# [Task directions]
Would you transcribe each of the entries exactly, with nothing added or dropped?

===== Data records

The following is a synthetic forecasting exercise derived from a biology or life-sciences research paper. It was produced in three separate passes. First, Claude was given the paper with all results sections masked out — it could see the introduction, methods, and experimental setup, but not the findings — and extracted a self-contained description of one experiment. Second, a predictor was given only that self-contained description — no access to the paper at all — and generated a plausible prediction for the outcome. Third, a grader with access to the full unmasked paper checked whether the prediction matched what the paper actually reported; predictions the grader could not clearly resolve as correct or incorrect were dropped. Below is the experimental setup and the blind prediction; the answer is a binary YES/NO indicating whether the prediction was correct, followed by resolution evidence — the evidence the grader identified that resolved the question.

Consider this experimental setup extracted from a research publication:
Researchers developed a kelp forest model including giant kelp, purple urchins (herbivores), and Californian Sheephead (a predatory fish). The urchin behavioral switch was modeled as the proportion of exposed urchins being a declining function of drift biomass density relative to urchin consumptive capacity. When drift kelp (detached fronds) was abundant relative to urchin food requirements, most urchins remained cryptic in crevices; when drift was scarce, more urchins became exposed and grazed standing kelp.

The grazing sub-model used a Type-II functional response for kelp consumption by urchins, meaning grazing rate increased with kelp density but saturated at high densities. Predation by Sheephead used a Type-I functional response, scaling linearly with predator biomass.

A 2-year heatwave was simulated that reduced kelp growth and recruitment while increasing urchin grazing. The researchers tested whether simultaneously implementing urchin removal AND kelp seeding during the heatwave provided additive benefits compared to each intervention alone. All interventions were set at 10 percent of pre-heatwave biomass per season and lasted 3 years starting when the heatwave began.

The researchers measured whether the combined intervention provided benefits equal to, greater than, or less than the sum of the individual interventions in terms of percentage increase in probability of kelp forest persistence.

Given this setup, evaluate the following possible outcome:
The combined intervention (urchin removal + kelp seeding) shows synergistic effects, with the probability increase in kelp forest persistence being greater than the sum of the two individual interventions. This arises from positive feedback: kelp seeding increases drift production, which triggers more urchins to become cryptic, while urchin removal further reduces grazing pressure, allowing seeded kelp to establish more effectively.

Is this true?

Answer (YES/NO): NO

==========

# [Solution to this problem]
The following is a synthetic forecasting exercise derived from a biology or life-sciences research paper. It was produced in three separate passes. First, Claude was given the paper with all results sections masked out — it could see the introduction, methods, and experimental setup, but not the findings — and extracted a self-contained description of one experiment. Second, a predictor was given only that self-contained description — no access to the paper at all — and generated a plausible prediction for the outcome. Third, a grader with access to the full unmasked paper checked whether the prediction matched what the paper actually reported; predictions the grader could not clearly resolve as correct or incorrect were dropped. Below is the experimental setup and the blind prediction; the answer is a binary YES/NO indicating whether the prediction was correct, followed by resolution evidence — the evidence the grader identified that resolved the question.

Consider this experimental setup extracted from a research publication:
Researchers developed a kelp forest model including giant kelp, purple urchins (herbivores), and Californian Sheephead (a predatory fish). The urchin behavioral switch was modeled as the proportion of exposed urchins being a declining function of drift biomass density relative to urchin consumptive capacity. When drift kelp (detached fronds) was abundant relative to urchin food requirements, most urchins remained cryptic in crevices; when drift was scarce, more urchins became exposed and grazed standing kelp.

The grazing sub-model used a Type-II functional response for kelp consumption by urchins, meaning grazing rate increased with kelp density but saturated at high densities. Predation by Sheephead used a Type-I functional response, scaling linearly with predator biomass.

A 2-year heatwave was simulated that reduced kelp growth and recruitment while increasing urchin grazing. The researchers tested whether simultaneously implementing urchin removal AND kelp seeding during the heatwave provided additive benefits compared to each intervention alone. All interventions were set at 10 percent of pre-heatwave biomass per season and lasted 3 years starting when the heatwave began.

The researchers measured whether the combined intervention provided benefits equal to, greater than, or less than the sum of the individual interventions in terms of percentage increase in probability of kelp forest persistence.

Given this setup, evaluate the following possible outcome:
The combined intervention (urchin removal + kelp seeding) shows synergistic effects, with the probability increase in kelp forest persistence being greater than the sum of the two individual interventions. This arises from positive feedback: kelp seeding increases drift production, which triggers more urchins to become cryptic, while urchin removal further reduces grazing pressure, allowing seeded kelp to establish more effectively.

Is this true?

Answer (YES/NO): NO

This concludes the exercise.